▸ **Data provided**:
--- Start ---
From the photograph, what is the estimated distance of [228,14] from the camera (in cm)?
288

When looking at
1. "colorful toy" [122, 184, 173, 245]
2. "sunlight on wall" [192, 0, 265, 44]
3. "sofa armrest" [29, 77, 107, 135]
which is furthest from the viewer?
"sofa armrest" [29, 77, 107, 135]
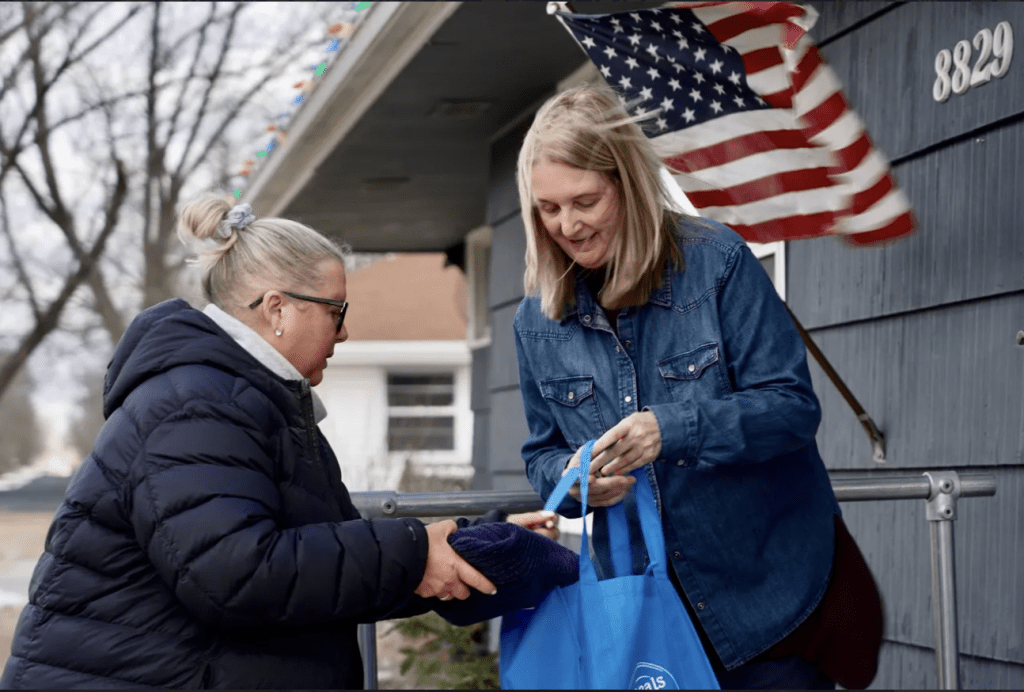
--- End ---
▸ **What the task asks**: Put each line of the entries above into a Markdown table with the columns Row and Text, numbering the rows in order. Skip blank lines, and leave the pictures out.

▸ **Exercise output**:
| Row | Text |
|---|---|
| 1 | From the photograph, what is the estimated distance of [228,14] from the camera (in cm)? |
| 2 | 288 |
| 3 | When looking at |
| 4 | 1. "colorful toy" [122, 184, 173, 245] |
| 5 | 2. "sunlight on wall" [192, 0, 265, 44] |
| 6 | 3. "sofa armrest" [29, 77, 107, 135] |
| 7 | which is furthest from the viewer? |
| 8 | "sofa armrest" [29, 77, 107, 135] |